文本段落
Python 核心编程 3 -- 多线程编程

原文笔记：

多线程编程这种并行处理方式可以显著提高整个任务的性能。
串行程序必须使用非阻塞I/O或拥有计时器的阻塞I/O，以保证阻塞只是暂时的。
由于串行程序只有唯一的执行线程，因此它必须兼顾需要执行的多个任务，确保其中的某个任务不会占用过多时间，并对用户的响应时间进行合理的分配。这种任务类型的串行程序的使用，往往造成非常复杂的控制流，难以理解和维护。
线程包括开始、执行程序和结束三部分。它有一个指令指针，用于记录当前运行的上下文。当其他线程运行时，可以被抢占（中断）和临时挂起（睡眠）–这种做法叫做让步（yielding）。
一个进程中的各个线程与主线程共享同一片数据空间，因此相比于独立的线程而言，线程间的信息共享和通信更加容易
线程无法给予公平的执行时间。这是因为一些函数会在完成前保持阻塞状态，如果没有专门为多线程情况进行修改，会导致CPU的时间分配向这些贪婪的函数倾斜。
I/O密集型的Python程序要比计算密集型的代码能够更好地利用多线程环境。
Python提供了多个模块来支持多线程编程，包括thread、threading、Queue模块等。thread提供了基本的线程和锁定支持；而threading模块提供了更高级别、功能更全面地线程管理。使用Queue模块，用户可以创建一个队列数据结构，用于在多线程之间进行共享。

一些提示：

使用更高级别地threading模块，而不使用thread模块有很多原因。threading模块更加先进，有更好地线程支持，并且thread模块中的一些属性会和threading模块有冲突。另一个原因是低级别的thread模块拥有的同步原语很少，而threading模块则有很多。
避免使用thread模块的另一个原因是他对于进程何时退出没有控制。当主线程结束时，所有其他线程也都强制结束，不会发出警告或者进行适当的清理。而threading模块能确保重要的子线程在进程退出前结束。
在Python3中 thread模块被重命名为_thread。
避免使用thread模块的另一个原因是该模块不支持守护线程这个概念。当主线程退出时，所有子线程都将终止，不管他们是否在仍在工作。如果你不希望这种行为发生，就要引入守护线程概念。其工作方式是：守护线程一般是一个等待客户端请求服务的服务器。如果没有客户端请求，守护线程就是空闲的。如果把一个县城设置为守护线程，就表示这个线程是不重要的，进程退出时不需要等待着线程执行完成。如果主线程退出时，不需要等待某些子线程完成，就可以为这些子线程设置守护线程标记。该标记为真时，表示该线程是不重要的。
要将一个线程设置为守护线程，需要在启动线程之前执行如下赋值语句：thread.daemon = True。同样，要检查线程的守护状态，也只需要检查这个值即可。

threading 模块：

1. 使用threading模块

import threading
from time import sleep, ctime

loops = [4, 2]

def loop(nloop, nsec):
    print('start loop', nloop, 'at:', ctime())

数据摘录
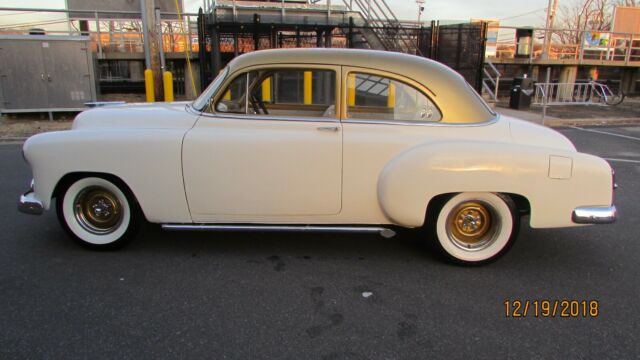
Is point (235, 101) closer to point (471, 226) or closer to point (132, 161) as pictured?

书面任务
- A) 根据这篇多线程笔记，thread模块在Python3中被重命名为什么？
- B) 把多线程笔记中从“线程包括开始、执行程序和结束”到“在Python3中 thread模块被重命名为_thread。”的文字照抄下来。

练习答案
- A) _thread

- B)
线程包括开始、执行程序和结束三部分。它有一个指令指针，用于记录当前运行的上下文。当其他线程运行时，可以被抢占（中断）和临时挂起（睡眠）–这种做法叫做让步（yielding）。
一个进程中的各个线程与主线程共享同一片数据空间，因此相比于独立的线程而言，线程间的信息共享和通信更加容易
线程无法给予公平的执行时间。这是因为一些函数会在完成前保持阻塞状态，如果没有专门为多线程情况进行修改，会导致CPU的时间分配向这些贪婪的函数倾斜。
I/O密集型的Python程序要比计算密集型的代码能够更好地利用多线程环境。
Python提供了多个模块来支持多线程编程，包括thread、threading、Queue模块等。thread提供了基本的线程和锁定支持；而threading模块提供了更高级别、功能更全面地线程管理。使用Queue模块，用户可以创建一个队列数据结构，用于在多线程之间进行共享。

一些提示：

使用更高级别地threading模块，而不使用thread模块有很多原因。threading模块更加先进，有更好地线程支持，并且thread模块中的一些属性会和threading模块有冲突。另一个原因是低级别的thread模块拥有的同步原语很少，而threading模块则有很多。
避免使用thread模块的另一个原因是他对于进程何时退出没有控制。当主线程结束时，所有其他线程也都强制结束，不会发出警告或者进行适当的清理。而threading模块能确保重要的子线程在进程退出前结束。
在Python3中 thread模块被重命名为_thread。